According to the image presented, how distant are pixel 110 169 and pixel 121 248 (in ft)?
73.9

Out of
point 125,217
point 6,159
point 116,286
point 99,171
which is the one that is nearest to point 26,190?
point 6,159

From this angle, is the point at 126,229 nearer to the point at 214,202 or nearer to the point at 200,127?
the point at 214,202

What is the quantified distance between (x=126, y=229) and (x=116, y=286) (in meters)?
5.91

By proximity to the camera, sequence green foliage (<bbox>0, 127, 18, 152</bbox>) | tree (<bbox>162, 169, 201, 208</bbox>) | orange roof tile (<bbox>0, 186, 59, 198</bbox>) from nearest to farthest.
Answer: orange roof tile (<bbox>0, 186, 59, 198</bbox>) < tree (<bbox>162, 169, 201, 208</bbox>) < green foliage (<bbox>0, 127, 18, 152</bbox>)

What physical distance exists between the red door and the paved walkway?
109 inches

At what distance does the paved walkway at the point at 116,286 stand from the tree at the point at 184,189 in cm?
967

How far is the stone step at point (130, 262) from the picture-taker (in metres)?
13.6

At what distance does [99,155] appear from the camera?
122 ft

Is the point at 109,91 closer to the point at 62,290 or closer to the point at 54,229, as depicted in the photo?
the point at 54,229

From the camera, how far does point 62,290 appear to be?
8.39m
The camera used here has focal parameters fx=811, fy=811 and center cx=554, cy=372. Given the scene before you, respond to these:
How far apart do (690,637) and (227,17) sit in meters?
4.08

--

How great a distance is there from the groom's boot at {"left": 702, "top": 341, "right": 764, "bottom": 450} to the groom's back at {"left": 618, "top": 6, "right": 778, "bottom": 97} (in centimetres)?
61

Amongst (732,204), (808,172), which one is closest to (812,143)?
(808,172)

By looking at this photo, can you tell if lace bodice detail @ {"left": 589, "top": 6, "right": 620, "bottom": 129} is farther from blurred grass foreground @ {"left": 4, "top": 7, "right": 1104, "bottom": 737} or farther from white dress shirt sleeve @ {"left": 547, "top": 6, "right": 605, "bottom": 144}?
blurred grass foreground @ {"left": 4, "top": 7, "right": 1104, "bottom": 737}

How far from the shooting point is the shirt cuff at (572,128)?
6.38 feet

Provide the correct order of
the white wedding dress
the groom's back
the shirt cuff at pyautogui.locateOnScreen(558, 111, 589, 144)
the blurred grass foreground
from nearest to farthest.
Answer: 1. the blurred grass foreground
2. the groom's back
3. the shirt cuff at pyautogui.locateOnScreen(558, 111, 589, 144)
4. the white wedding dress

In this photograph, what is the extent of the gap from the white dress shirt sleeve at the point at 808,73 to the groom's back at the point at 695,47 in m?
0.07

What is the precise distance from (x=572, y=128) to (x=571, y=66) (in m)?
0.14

...

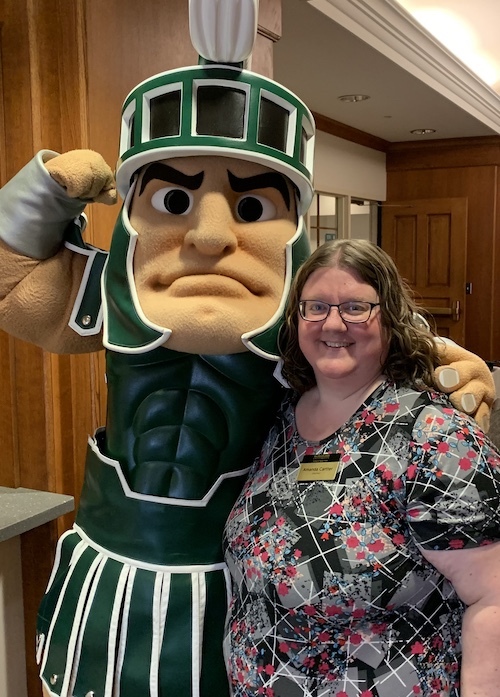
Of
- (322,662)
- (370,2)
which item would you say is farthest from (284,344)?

(PROBLEM TO SOLVE): Gather every line of the data above that contains the string "pyautogui", copying each one in full.

(SOLVED EXERCISE):
the shirt cuff at pyautogui.locateOnScreen(558, 111, 589, 144)
3. the shirt cuff at pyautogui.locateOnScreen(558, 111, 589, 144)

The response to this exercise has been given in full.